Sheng made the comments during the CVW 2014 Business Internet Conference, which the ETown sponsored.
The Beijing ETown Cloud Computing Park has established complete industrial chains, gathered 27 leading enterprises including Baidu and Centrin Data System and generated sales value of 2 billion yuan in 2013.
"The industrial clusters including data processing, software development, platform operation and cloud computing outsourcing services have taken shape," Sheng said.
The ETown, which is home to more than 9,000 enterprises and has an average annual GDP of 3.08 billion yuan, aims to offer policy support to the industry and create synergy for more related sectors.
The nation's first cloud computing server was researched and developed in the park and the area's Centrin Data System build the country's largest data processing network.
The rapid development of the cloud computing sector was partly due to Beijing municipal government's Xiangyun Project, which literally translates as Auspicious Cloud Project.
To date, the project has provided 5 billion yuan and land for firms at a cloud base in the ETown's cloud computing park.

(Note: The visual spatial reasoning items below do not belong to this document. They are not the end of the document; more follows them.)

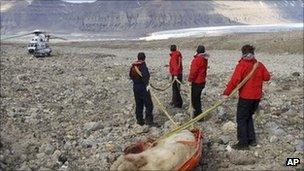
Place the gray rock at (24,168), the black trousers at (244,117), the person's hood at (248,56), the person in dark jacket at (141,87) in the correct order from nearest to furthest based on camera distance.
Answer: the gray rock at (24,168)
the person's hood at (248,56)
the black trousers at (244,117)
the person in dark jacket at (141,87)

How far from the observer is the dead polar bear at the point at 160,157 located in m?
8.88

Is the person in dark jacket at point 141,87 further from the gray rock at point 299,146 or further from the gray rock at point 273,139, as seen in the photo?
the gray rock at point 299,146

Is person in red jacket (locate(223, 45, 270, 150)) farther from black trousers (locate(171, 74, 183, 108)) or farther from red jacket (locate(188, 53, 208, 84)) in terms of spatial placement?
black trousers (locate(171, 74, 183, 108))

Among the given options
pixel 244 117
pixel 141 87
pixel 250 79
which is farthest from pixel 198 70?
pixel 250 79

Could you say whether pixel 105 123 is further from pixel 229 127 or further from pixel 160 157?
pixel 160 157

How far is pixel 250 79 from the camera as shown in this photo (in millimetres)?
10562

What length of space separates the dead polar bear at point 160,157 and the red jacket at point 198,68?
10.7 ft

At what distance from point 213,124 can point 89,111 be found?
386cm

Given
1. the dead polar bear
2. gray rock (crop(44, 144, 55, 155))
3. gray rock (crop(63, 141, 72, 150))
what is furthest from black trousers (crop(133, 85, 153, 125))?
the dead polar bear

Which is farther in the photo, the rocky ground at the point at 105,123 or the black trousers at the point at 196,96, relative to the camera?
the black trousers at the point at 196,96

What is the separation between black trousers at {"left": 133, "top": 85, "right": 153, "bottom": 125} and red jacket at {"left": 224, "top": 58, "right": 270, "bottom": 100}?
2.63 m

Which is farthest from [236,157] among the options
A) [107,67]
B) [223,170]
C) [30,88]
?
[107,67]

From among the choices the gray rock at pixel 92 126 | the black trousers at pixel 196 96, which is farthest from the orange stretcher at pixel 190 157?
the gray rock at pixel 92 126

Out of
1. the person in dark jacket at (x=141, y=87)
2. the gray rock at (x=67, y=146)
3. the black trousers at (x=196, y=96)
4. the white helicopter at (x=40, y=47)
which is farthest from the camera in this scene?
the white helicopter at (x=40, y=47)
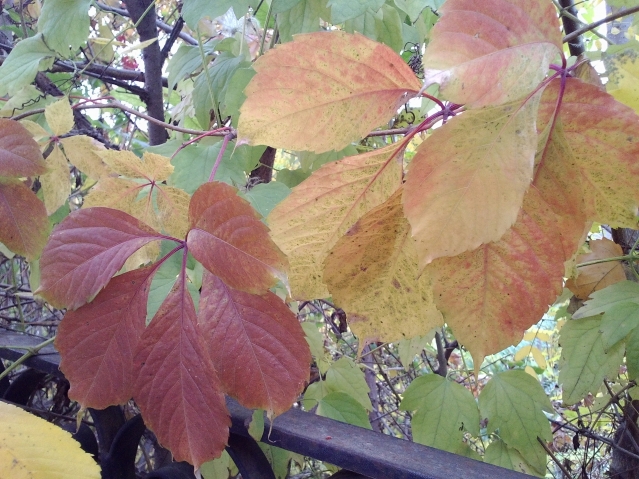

Wang Xuejun, deputy head of the Beijing municipal commission of economy and information technology, said the commission would continue boost the use of cloud computing in environmental protection, transport and healthcare sectors as well as in regulations for the sectors.
The nation's largest cloud computing operation and system construction centers and the largest cloud computing platform are expected to be built in the ETown.
Jin Yadong, chief technology officer of Asia Info, a leading cloud computing firm, said time was pressing for all companies in the sector and there was a critical need to make new products to lead the industry forward.
Gao Wei, an Asia Info senior executive, said that the data asset construction process was a carrier-grade mature product, which ensures data is reliable and verifiable, with full lifecycle and panoramic data governance tools.
Tian Shuonning, president of CBC capital, a top investor in the sector, indicated that the top challenge for exponential growth of cloud computing in the Etown was legislation to secure the sector's sound growth.